If we’re going to follow the guidelines set down by the agency that governs hair stylists wherever we live, we are going to have to clean shears with some frequency. Often fragments of hair will be left behind in the creases and corners of the scissors during the cutting process, or droplets of perspiration will find their way to the shears in our hands as we work. And even if not, many areas have laws that require that shears be cleaned and sanitized between customers.
It’s important to remember that you should NEVER let water, cleaning agents or sweat dry on your shears. While working have a small, clean, dry towel at your station on which to lay your shears if you need to set them down. In between clients, carefully clean the shears and sanitize them using the methods practiced in your salon or recommended by your region. This may mean washing the shears with soap and water, rinsing thoroughly and drying them carefully, before using an alcohol or quaternium solution to sanitize the shears. Or it may mean putting the shears through an autoclave after they’ve been washed and dried.
At the end of the work day (after your last client) or if you’re going to put them away for more than a couple of hours, you should follow your normal cleaning and sanitizing procedure then apply a small amount of oil, by rubbing the shears using a soft cloth to which the oil has been applied. Don’t apply too much oil, or else you could make them slippery to handle. Dropping the shears would be bad.

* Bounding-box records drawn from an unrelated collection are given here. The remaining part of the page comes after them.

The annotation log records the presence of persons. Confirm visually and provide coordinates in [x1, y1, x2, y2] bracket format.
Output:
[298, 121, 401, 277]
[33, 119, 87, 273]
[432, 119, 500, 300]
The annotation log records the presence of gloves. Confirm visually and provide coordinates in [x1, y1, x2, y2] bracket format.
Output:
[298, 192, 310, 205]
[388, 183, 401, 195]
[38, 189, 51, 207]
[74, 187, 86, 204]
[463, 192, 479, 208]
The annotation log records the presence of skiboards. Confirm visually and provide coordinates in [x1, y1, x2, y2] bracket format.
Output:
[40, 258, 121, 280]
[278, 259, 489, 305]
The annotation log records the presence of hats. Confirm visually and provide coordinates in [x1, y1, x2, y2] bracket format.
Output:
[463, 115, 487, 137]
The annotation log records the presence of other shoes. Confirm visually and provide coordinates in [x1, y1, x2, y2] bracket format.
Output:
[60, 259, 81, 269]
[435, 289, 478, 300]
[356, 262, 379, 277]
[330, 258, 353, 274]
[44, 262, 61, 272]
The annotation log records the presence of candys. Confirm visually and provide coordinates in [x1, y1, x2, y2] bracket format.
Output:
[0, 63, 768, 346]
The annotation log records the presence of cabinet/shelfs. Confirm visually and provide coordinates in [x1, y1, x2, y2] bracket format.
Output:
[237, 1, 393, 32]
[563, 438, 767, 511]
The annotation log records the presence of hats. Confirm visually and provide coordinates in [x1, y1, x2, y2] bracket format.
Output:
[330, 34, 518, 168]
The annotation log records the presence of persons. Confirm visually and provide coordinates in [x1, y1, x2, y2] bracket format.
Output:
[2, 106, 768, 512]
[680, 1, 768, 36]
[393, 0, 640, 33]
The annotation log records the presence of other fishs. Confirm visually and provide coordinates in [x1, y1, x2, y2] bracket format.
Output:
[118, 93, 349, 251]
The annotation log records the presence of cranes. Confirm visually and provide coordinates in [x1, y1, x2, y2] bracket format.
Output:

After they’ve been cleaned, sanitized and protected, store your shears in a protective case, with a soft, absorbent lining that will help keep the shears from moisture and environmental factors. The shears should have their own compartment in the storage case, and you should never store your shears loosely with other implements. If the shears and other tools are allowed to knock against each other, you run the risk of damaging the blades, marring the cutting edge, or misaligning the shears. Store the case in a location that will remain dry.
#3 – I will remember that my shears are valuable.
One of the most heartbreaking stories I heard upon entering the hairstyling world was of a co-worker who graduated beauty school shortly before I did and whose parents had given her some beautiful (and beautifully expensive) shears as a graduation gift. She was so proud of them and showed them off frequently, telling the sweet story of their provenance. Unfortunately, the salon in which she was working was burglarized, and the drawer of her workstation was prised open (it WAS locked) and her shears were taken, along with the shears of another stylist who had left their shears on premises. Little else was taken.
The fact is that most criminals who would think of burglarizing a salon know enough to know that the stylists’ scissors are usually the single most valuable piece of equipment. They are imminently portable and concealable, and if you have the right buyer available, can be a lucrative target for theft. Of course, this burglary was very likely the result of someone who knew the situation and took advantage, but you never know when you might be in the same boat.
Because of the portable nature of shears (even in a typical case) many stylists simply pack their shears up and keep them on hand wherever they go. The cases usually keep the shears safe in a purse, bag or pocket, and the stylist has the added benefit of knowing that he or she can ply their trade at a moment’s notice.
The above tips are all really common sense: use them for their proper purpose, keep them clean and protected, and treat them as the valuables they are. Remember that your shears are the cornerstone of your livelihood. If you treat them right, they do the same for you.